* [Work required]
Write out the complete material exactly as it stands.

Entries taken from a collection
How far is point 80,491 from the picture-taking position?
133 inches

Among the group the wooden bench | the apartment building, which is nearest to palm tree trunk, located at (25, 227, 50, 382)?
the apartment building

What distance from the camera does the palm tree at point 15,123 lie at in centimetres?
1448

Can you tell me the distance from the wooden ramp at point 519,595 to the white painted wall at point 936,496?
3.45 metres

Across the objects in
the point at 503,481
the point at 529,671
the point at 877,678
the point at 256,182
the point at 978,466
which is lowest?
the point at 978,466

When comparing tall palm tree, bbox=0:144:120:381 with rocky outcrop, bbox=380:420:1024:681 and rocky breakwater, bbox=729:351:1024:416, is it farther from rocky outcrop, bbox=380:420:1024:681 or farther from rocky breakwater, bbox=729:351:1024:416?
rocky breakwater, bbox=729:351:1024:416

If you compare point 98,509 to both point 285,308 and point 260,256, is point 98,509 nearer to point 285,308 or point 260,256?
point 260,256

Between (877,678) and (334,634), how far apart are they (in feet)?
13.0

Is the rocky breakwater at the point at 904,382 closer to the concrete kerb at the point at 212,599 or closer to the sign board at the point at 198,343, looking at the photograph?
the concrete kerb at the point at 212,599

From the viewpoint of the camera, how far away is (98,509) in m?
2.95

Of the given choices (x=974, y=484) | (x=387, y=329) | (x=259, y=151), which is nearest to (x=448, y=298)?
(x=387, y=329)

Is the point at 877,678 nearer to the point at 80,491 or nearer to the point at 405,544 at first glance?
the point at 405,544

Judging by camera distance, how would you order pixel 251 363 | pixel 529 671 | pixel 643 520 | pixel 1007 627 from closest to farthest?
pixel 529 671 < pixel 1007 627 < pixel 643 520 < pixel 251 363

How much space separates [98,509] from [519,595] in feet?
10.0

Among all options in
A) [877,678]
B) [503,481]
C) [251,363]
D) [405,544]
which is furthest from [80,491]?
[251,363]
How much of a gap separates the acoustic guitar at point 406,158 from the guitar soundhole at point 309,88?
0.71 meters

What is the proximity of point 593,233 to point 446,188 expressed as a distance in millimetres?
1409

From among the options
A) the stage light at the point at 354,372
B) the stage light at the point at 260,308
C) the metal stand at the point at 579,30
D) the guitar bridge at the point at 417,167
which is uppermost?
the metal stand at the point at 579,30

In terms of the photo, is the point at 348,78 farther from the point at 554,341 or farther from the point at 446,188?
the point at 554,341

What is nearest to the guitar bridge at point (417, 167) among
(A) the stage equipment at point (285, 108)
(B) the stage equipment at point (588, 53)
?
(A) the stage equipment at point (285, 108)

* [Exercise output]
How far is point 80,491 from the picture-taking position?
133 inches

Among the group the wooden bench | the apartment building, which is nearest to palm tree trunk, located at (25, 227, 50, 382)?
the apartment building

What distance from the camera does the palm tree at point 15,123 lie at in centimetres?
1448

Can you tell me the distance from the wooden ramp at point 519,595 to the white painted wall at point 936,496?
3.45 metres

Across the objects in
the point at 503,481
the point at 529,671
the point at 877,678
the point at 256,182
the point at 978,466
which is lowest?
the point at 978,466

When comparing tall palm tree, bbox=0:144:120:381 with rocky outcrop, bbox=380:420:1024:681 and rocky breakwater, bbox=729:351:1024:416, is it farther from rocky outcrop, bbox=380:420:1024:681 or farther from rocky breakwater, bbox=729:351:1024:416?
rocky breakwater, bbox=729:351:1024:416

If you compare point 98,509 to both point 285,308 and point 260,256, is point 98,509 nearer to point 285,308 or point 260,256?
point 260,256

Between (877,678) and (334,634), how far apart are they (in feet)?
13.0

Is the rocky breakwater at the point at 904,382 closer to the concrete kerb at the point at 212,599 or closer to the sign board at the point at 198,343, looking at the photograph?
the concrete kerb at the point at 212,599

From the viewpoint of the camera, how far away is (98,509) in m?
2.95

Of the given choices (x=974, y=484) | (x=387, y=329) | (x=259, y=151), which is nearest to (x=448, y=298)?
(x=387, y=329)

Is the point at 877,678 nearer to the point at 80,491 or nearer to the point at 405,544 at first glance?
the point at 405,544

Judging by camera distance, how would you order pixel 251 363 | pixel 529 671 | pixel 643 520 | pixel 1007 627 from closest to farthest?
pixel 529 671 < pixel 1007 627 < pixel 643 520 < pixel 251 363

How much space separates [98,509] from [519,595] in feet?
10.0

Among all options in
A) [877,678]
B) [503,481]
C) [251,363]
D) [405,544]
which is furthest from [80,491]?
[251,363]
How much of a gap separates the acoustic guitar at point 406,158 from the guitar soundhole at point 309,88?
0.71 meters

What is the proximity of point 593,233 to point 446,188 expressed as a distance in millimetres?
1409

From among the options
A) the stage light at the point at 354,372
B) the stage light at the point at 260,308
C) the metal stand at the point at 579,30
D) the guitar bridge at the point at 417,167
which is uppermost?
the metal stand at the point at 579,30

In terms of the photo, is the point at 348,78 farther from the point at 554,341 or farther from the point at 446,188?
the point at 554,341

What is nearest to the guitar bridge at point (417, 167) among
(A) the stage equipment at point (285, 108)
(B) the stage equipment at point (588, 53)
?
(A) the stage equipment at point (285, 108)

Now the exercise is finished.